Provence is also home to medieval villages, perched atop rolling hills, with village life existing behind fortified walls. This was a way to protect the population and their produce from invaders. Now the hill towns’ beauty attracts visitors and delivers the best in scenic photo and painting opportunities. The countryside is famous for its palette of elysian colors, raked by crisp light ... the list of artists who found inspiration there starts with some notable names like Cezanne, Monet, Matisse, Renoir, Van Gogh, Gauguin and far more. It truly seems like the stones of the houses capture the rays of the sun, and retains the warm light even after sunset. One cannot speak of Provence without touching on provençal cuisine, which is famous around the world, but truly legendary amongst the French. Thinking of it makes me miss my lunches on the quayside at the port of Cassis where local cafes serve up delicacies like the coveted sea urchin on a baguette, paired with the finest local white wine.

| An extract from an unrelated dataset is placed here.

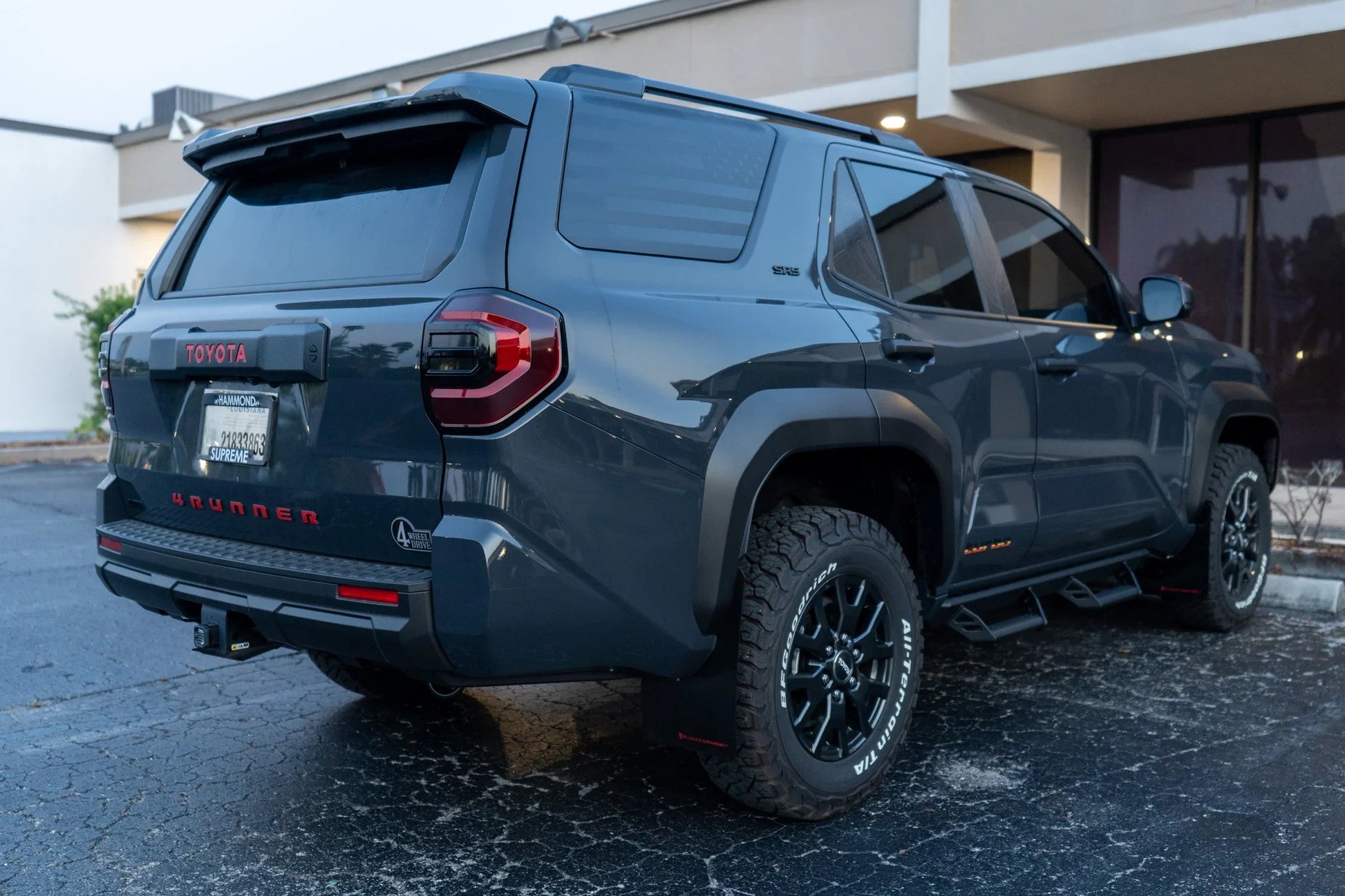 Tail Light Turn Signal and Reverse Overlays - 2025+ 4Runner - 254RUNNERTLTS-DS-254RUNNERTLTS-LX-254RUNNERTLTS-LS-254RUNNERTLTS-LXL-254RUNNERTLTS-ST-  DRIVEN - 11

The farmer’s markets have been a staple for centuries, delivering the unique aroma of provençal markets; a mix of freshly cut basil, downy-skinned peaches, delicate raspberries, sliced charcuterie, wheels of fresh and aged cheeses—the mélange of scents is absolutely indescribable and just has to be experienced in person. In the summer, the “garrigue” (the provence hillside areas) are baked by the sun and smell like smoked thyme and rosemary with, as a bonus, the song of the cicadas at twilight. The only way to take it home is with a jar of herbs de provence, a mix of the region’s best seasonings to add to any dish.
It is the food, really!
Traveling through the countryside, one will not see many cows in the fields, but this isn’t the only reason why Provence cooking does not use an abundance of cream and butter. In Provence, we cook mainly with Evoo (extra virgin olive oil) in our dishes. the region’s temperate climate means that our bodies don’t have the need for the extra calories from cream and butter to fight the cold. Even in winter, it’s never very cold—yet another reason to visit Provence: it’s a four-seasons destination!
Of course you don’t want to miss the bouillabaisse/the bourride/the Marseille fish soup with hand-mixed aïoli and fresh croutons; the loup de mer (striped seabass) grilled on a bed of dry fennel; the sea urchin; the daube (a lamb stew); baby squid persillade; the grand aioli; the pissaladière; the soupe au pistou; the tapenade; the caviar d’aubergine; the tian; etc., etc. I almost forgot my favorite dish, the pieds and paquets which is tripe & pigs feet, in a rich tomato sauce. Don’t look for me right after I’ve written this story ... I’m already on that plane back to Marseille!